▶ MATERIALS PROVIDED
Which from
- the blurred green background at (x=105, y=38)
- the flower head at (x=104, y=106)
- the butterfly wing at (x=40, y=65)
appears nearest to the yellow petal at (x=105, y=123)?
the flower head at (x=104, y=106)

▶ THE EXERCISE
Reproduce the lines above word for word.

▶ TASK OUTPUT
Which from
- the blurred green background at (x=105, y=38)
- the flower head at (x=104, y=106)
- the butterfly wing at (x=40, y=65)
appears nearest to the yellow petal at (x=105, y=123)?
the flower head at (x=104, y=106)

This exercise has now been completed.